When most people think of Memphis, Blues, Barbeque and Elvis come readily to mind.

For locals, Central BBQ is the first choice for its slow-cooked dry-rubbed ribs (no sauce allowed in the pit). I have enjoyed Central’s ribs on each of my three visits to Memphis and they are sensational with just the rub.

When we were there in December to celebrate our daughter, Glenalyn’s, graduation with her MBA, she introduced us to Memphis fine dining with Italian food prepared with local Southern ingredients at Catherine and Mary’s. The restaurant is located downtown on the first floor of the historic Hotel Chisca, a couple of blocks from the FedEx Forum and a few blocks from the historic Peabody Hotel (home of the marching ducks).

Andy Ticer and Michael Hudman

The restaurant, which opened in 2016, is a collaboration between chefs Andy Ticer and Michael Hudman. It’s named in honor of their grandmothers. Natives of Memphis, they trained in South Carolina and Italy. They now have five restaurants in the city, as well as Josephine Estelle in New Orleans, and have been widely recognized for their offerings. They opened their first restaurant in 2008 (Andrew Michael Italian Kitchen). They have been either finalists or semi-finalists for the James Beard Foundation’s Best Chef: Southeast from 2013 to 2018.

We dined on a busy Monday night a week before Christmas Eve. Fellow diners ranged from business people working on deals to office parties to couples on a date. The décor is simple with raw concrete columns dividing the dining room and an open kitchen situated opposite the well-stocked bar.

The restaurant prides itself on both the offerings from the bar as well as a wine list with about 150 bottles, including many unusual choices. There were familiar California choices, but France, Spain, New Zealand, Germany, and Portugal were also represented.

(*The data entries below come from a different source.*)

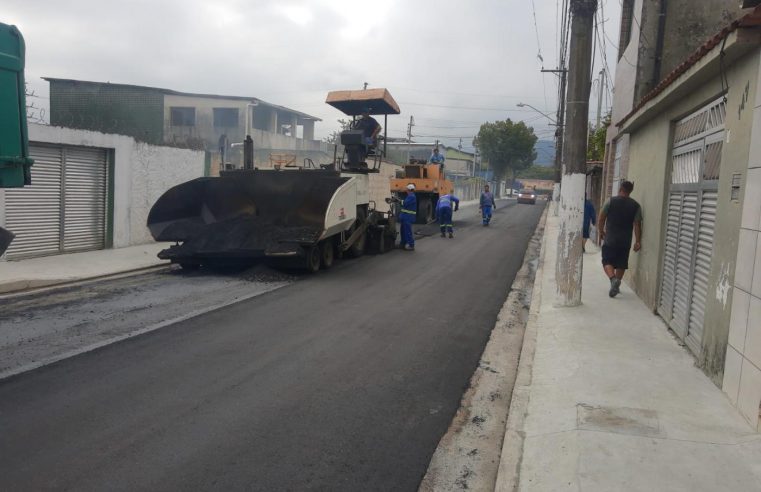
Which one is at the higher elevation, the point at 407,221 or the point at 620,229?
the point at 620,229

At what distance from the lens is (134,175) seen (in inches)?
563

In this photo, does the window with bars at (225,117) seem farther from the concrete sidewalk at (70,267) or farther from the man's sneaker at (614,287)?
the man's sneaker at (614,287)

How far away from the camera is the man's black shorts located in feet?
28.7

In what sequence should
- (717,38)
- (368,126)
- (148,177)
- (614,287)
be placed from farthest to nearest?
1. (148,177)
2. (368,126)
3. (614,287)
4. (717,38)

We were able to rely on our server, David, for both translations of what the pasta dishes were as well as a wine recommendation. The menu, like others of Ticer and Hudman’s restaurants, is divided into snacks, plates, pastas and entrees.

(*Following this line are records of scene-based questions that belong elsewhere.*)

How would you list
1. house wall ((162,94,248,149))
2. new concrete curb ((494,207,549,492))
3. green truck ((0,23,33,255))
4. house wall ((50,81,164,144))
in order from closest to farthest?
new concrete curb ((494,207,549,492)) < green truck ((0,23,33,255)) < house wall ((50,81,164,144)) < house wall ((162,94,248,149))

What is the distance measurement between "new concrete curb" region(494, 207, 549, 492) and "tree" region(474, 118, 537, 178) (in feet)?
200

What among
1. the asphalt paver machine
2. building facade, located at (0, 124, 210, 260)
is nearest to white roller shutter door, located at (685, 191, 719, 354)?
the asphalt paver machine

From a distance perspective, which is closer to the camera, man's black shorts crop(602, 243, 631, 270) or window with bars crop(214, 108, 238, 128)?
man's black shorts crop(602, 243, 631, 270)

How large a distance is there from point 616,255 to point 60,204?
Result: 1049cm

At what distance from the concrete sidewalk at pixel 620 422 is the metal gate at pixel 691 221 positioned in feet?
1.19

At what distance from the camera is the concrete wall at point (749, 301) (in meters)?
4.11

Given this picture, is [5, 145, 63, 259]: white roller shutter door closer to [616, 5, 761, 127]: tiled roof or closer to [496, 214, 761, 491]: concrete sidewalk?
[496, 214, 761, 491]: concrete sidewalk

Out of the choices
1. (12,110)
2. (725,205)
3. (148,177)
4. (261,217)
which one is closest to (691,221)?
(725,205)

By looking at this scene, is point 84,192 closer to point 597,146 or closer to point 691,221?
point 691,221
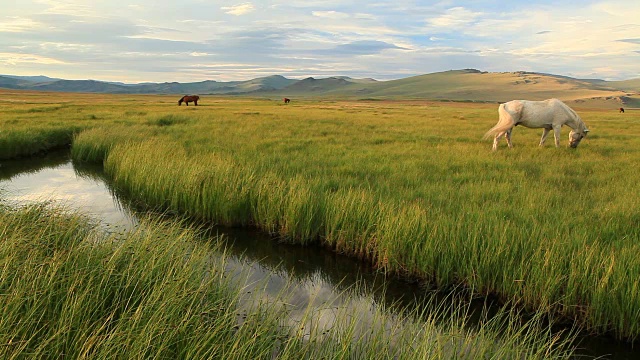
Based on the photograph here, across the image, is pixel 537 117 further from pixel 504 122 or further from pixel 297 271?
pixel 297 271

Snacks ranged from the salumi board with local meats, pickled vegetables and breadsticks (one of our choices) to house pickles, a cheese plate, and a spuntini selection with crispy pork, smoked fish pate, acorn squad and confit sunchokes.

The plates ranged from Sunday meatballs to beef tartare, crudo, shishito peppers, and shaved Brussels sprouts with duck confit, gorgonzola, cherry mostarda and pecorino. My ladies opted for this plate—as no fan of Brussels sprouts, I was content with a taste. They declared it delicious.

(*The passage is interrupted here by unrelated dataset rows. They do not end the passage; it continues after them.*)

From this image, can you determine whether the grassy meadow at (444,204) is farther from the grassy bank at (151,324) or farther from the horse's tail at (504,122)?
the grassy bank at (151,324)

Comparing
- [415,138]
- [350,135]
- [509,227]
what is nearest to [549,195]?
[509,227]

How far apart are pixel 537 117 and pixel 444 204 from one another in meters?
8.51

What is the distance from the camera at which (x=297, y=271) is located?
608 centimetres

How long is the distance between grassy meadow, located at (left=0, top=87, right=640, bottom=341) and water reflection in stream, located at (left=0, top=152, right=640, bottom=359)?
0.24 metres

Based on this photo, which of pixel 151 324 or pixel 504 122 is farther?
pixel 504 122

When it came time for the pastas, we leaned heavily into David to explain what Radiatore Cacio E Pepe; or Gnudi Nduja, tomato, ricotta, panna gratta; or Casarecce Maw Maw Gravy actually meant.

Casarecce Maw Maw Gravy

We chose the Casarecce and the Garganelli with poultry ragu, ham and robiola. Both were excellent with the house-made pasta complemented by the sauces and meats.

When it came to entrees, the December menu offered duck, snapper and Golden Tile (another fish), a thick lamb chop and beef short rib. The Golden Tile was served with Fregola, bacon, corn, Shishito, fennel and tomato, while the snapper was accompanied by Carolina gold rice, squash, tomato, sunflower and celery.

Our lamb chop was served with carrots, maitake, ricotta and tomato. It was perfectly cooked medium rare and nearly 3 inches thick.

To complement our meal, David recommended an unusual Spanish wine that is grown on vineyards located on the Camino Santiago. The winemaker harvests his fruit about a month later than other growers in the area, but turns out a red blend that actually drinks like a Pinot Noir. The 2016 Saint Jacques Mencia Ultreia by Raul Perez complemented our pasta and lamb dishes nicely and it is a wine I never would have ordered ($60).

lamb chop and Garganelli with poultry ragu, ham and robiola.

Incidentally, the wine was decanted on the table, a routine practice for all red wines there.

The dessert offerings include a selection of wines, grappas and sambuccas as well as cheeses from Arcata, CA; Thomasville, GA; the Piedmont region of Italy; Sequatchie,TN, and the Netherlands.

We opted for the selection of gelatos (including a great bourbon vanilla), the panna cotta served with brown butter oats and honey and the Torta Del Nona chocolate with hazelnut and benne seed brittle over cream. All finished off a delightful meal in style.

The Memphis price point generally is significantly lower than in the Bay Area, but not so at Catherine and Mary’s. The pastas ranged from $14 to $17, while entrees were $30 to $38. Snacks were $15 to $25 for the salumi board.